---- Given records

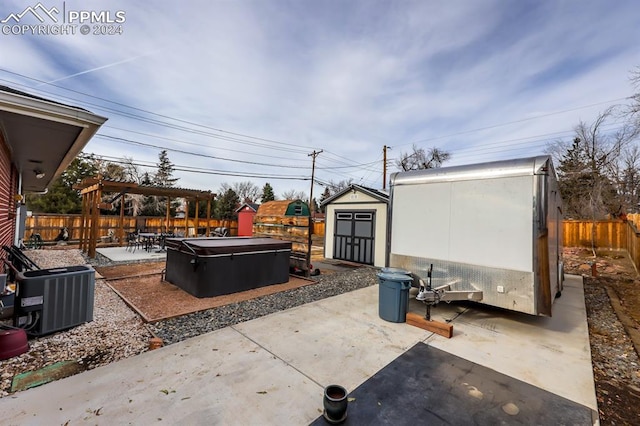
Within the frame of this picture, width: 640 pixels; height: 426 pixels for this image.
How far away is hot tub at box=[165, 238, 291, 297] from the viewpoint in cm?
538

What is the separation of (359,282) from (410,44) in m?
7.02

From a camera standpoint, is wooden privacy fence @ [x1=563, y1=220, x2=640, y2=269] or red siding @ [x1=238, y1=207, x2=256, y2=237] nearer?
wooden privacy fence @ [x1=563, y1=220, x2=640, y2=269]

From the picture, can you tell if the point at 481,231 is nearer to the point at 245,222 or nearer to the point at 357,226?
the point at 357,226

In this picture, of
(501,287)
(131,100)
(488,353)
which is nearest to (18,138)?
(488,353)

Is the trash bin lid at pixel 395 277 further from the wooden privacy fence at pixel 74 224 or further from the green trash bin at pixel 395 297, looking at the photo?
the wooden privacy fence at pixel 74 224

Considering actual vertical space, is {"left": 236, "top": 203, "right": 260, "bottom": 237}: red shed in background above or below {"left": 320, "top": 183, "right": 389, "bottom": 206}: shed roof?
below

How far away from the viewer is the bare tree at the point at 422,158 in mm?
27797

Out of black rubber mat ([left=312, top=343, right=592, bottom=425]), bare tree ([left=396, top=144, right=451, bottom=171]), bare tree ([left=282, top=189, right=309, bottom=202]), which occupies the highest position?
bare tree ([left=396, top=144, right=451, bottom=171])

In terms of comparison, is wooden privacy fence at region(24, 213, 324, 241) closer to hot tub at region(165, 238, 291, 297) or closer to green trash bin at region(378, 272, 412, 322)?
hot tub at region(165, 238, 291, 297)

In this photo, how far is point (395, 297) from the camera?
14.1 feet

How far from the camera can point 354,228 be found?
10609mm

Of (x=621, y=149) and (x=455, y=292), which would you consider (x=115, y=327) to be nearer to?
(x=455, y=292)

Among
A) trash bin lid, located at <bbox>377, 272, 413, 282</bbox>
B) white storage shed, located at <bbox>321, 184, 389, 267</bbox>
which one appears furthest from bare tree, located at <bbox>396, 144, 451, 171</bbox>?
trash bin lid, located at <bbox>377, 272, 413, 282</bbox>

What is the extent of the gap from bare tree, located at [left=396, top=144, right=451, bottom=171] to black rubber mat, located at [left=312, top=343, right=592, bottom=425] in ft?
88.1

--------
---- Given records

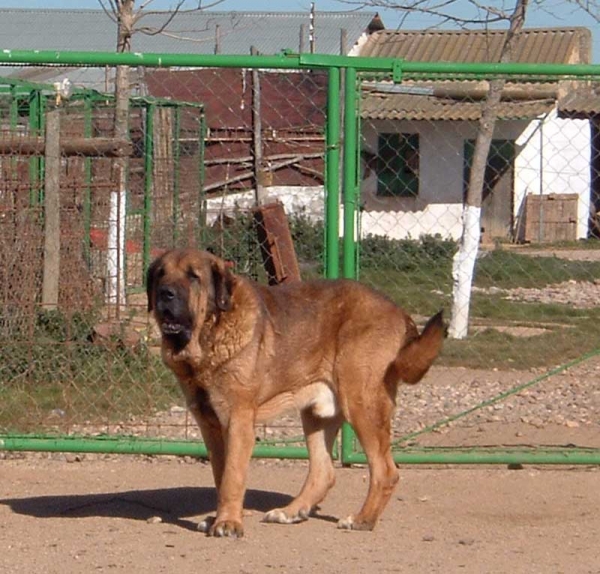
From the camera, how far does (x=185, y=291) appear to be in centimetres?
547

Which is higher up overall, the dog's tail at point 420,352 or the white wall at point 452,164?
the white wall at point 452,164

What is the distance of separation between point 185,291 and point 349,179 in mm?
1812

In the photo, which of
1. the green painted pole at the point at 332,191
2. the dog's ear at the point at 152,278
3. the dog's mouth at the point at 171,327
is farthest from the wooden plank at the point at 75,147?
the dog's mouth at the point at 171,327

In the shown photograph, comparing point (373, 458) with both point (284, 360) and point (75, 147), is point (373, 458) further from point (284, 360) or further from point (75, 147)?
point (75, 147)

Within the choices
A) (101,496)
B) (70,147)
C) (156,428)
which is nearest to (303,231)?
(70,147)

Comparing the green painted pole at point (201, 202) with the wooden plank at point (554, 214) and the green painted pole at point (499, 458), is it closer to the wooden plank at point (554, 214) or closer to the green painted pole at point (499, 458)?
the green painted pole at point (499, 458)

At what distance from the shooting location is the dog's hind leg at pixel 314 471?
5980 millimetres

--------
---- Given records

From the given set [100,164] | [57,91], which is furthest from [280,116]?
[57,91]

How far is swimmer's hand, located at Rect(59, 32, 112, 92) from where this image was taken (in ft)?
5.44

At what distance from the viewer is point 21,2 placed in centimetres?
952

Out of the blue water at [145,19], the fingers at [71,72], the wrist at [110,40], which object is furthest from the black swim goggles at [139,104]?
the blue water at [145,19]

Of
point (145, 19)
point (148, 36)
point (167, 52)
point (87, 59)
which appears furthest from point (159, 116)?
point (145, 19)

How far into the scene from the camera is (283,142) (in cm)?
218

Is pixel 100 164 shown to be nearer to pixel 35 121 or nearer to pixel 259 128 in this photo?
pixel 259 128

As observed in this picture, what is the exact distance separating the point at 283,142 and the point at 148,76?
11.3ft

--------

Written instruction: Copy the records above verbatim, starting with the line that contains "Within the choices" and ending with the line that contains "5980 millimetres", both included.

Answer to the exercise:
Within the choices
A) (101,496)
B) (70,147)
C) (156,428)
which is nearest to (303,231)?
(70,147)

Comparing the green painted pole at point (201, 202) with the wooden plank at point (554, 214) and the green painted pole at point (499, 458), is it closer to the wooden plank at point (554, 214) or closer to the green painted pole at point (499, 458)?
the green painted pole at point (499, 458)

At what distance from the shooting location is the dog's hind leg at pixel 314 471?
5980 millimetres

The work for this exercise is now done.